Test cricket is a subtle sport from the point of view of ranking teams. Four results are technically possible in each match, and three of these are common. Unlike in other sports, a draw does not require that both sides end up with equal points. The draw only means that neither team did enough to earn an outright result. The Test calendar is not regular, like the professional tennis calendar or the IPL. The length of a Test series also varies. For example, if India had played a two-Test series in England this year, like Sri Lanka did, they would have come away with a 1-0 series win. Pitches and the weather affect how strong a team's performance is. All these characteristics make the problem of comparing Test teams an interesting one.
There are three major challenges:
How does one measure the margin of victory or defeat?
How does one measure a draw? In a game that ends with one team earning a draw with a desperate tenth-wicket stand for the final hour 250 runs away from the fourth-innings target, how does one account for the relative positions of the two teams at the end of the match?
Even if the first two questions can be answered, how does one decide which matches to consider in the rating? What is a reasonable cut-off? Does one consider the most recent home and away series by each team against each of the other teams? Or does one simply consider all Tests in the last 24 months with some arbitrary decay set in?
The ratings published by the ICC ignore the margin of victory entirely and only consider wins, defeats and draws. Each team gets equal points in a draw. A Test win results in one point, a defeat results in zero. The ICC's ratings methodology does take into account the strength of the opposition.
Anantha Narayanan has developed an interesting advanced variant of this idea. He uses it to identify periods of success, but his method could easily provide ratings.
I first worked out a method for rating Test teams in 2003. My approach has been to rely on the score and the scorecard. I'll use the example of the Galle Test. The Test can be described as follows:
The cost of one wicket for the Galle Test is 39.5 runs. Each team's performance per delivery in the Test can be calculated as follows:
Batting: scored 632 runs in 1077 deliveries
Bowling: took 20 wickets in 1327 deliveries
Sri Lanka's performance per delivery for the Galle Test is:
(632/1077) + (20*39.5/1327) = 0.587 + 0.595 = 1.182
Similarly, Pakistan's performance per delivery for the Galle Test is:
(631/1327) + (12*39.5/1077) = 0.476 + 0.440 = 0.916
In case of an outright win, the winning team is given a "win bonus" - the average points scored by a team in the Test. In this instance, win bonus = average (1.182, 0.916) = 1.049
The final rating for each team:
Sri Lanka: 1.182 + 1.049 = 2.231
Pakistan: 0.916 + 0 = 0.916
In case of a draw, the win bonus is not awarded. In case of a tie, both teams are awarded the win bonus.

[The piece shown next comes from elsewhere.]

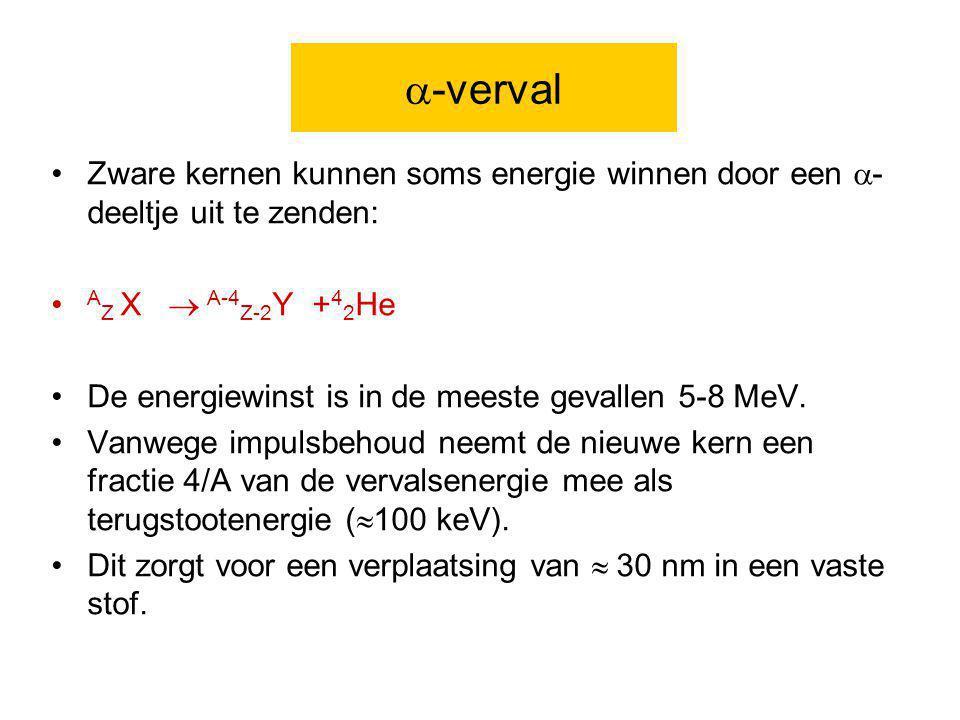  -verval Zware kernen kunnen soms energie winnen door een  - deeltje uit te zenden: A Z X  A-4 Z-2 Y + 4 2 He De energiewinst is in de meeste geva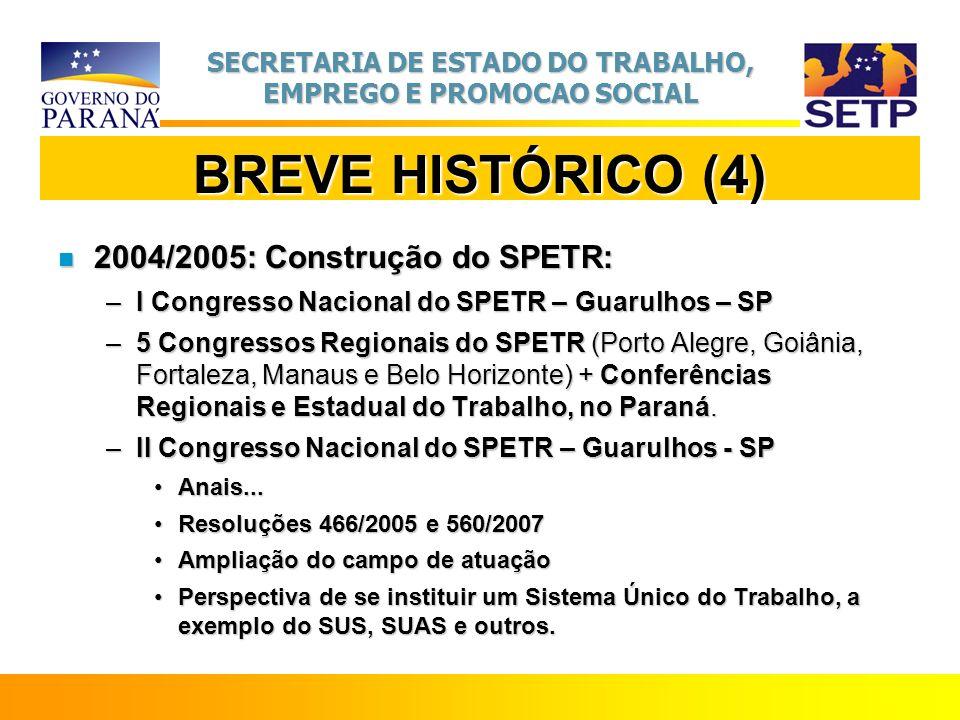 SECRETARIA DE ESTADO DO TRABALHO, EMPREGO E PROMOCAO SOCIAL BREVE HISTÓRICO (4) n 2004/2005: Construção do SPETR: –I Congresso Nacional do SPETR – Gua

This method gives us a rating for each team in any type of Test. With this basic score, we can advance in two directions. First, we can calculate any team's average rating over a given sequence of Tests. Second, we can calculate the average rating for each player over a career, or at any point in a career (similar to the way we calculate batting average).
The first is simply an average of a team's rating in each Test over the given sequence. Later in this post, I use a moving average over the ten most recent Tests to make the chart easier to read.
For the second, assign the team's rating for a Test to each player in the XI. This way, a player gets a rating for each Test played. A player's rating at the end of their nth Test is the average of ratings for each of the first n Tests (similar to batting average). This would be the player's rating at the start of the (n+1)th Test. A player on Test debut has a rating zero.
For each player in a starting XI for a Test, we now have a rating at that point in their individual career. The rating for the playing XI is simply the sum of the individual ratings for the 11 players (zero for players on debut).
This method of calculating the rating eliminates the problem of finding relevant matches to include in a rating. Normally this problem is solved by using some mathematical decay. The ICC's rating method assigns different weights to different matches. Matches since the most recent August have the highest weight while matches in the 12 months leading up to the most recent August are assigned half the weight.
Anantha Narayanan's method uses geometric decay. My approach relies on personnel changes. Among other things, this accounts for things like injuries and other absences. But mainly it relies on the idea that teams are selected to win, and if they don't produce wins, players are changed. Further, whether they win or lose is due to individual players. The best available players are used to build a balanced team. Fans tend to be cynical about selectors, but these points hold true for Test team selection. More generally, the majority (sometimes even up to ten) of players in an XI pick themselves.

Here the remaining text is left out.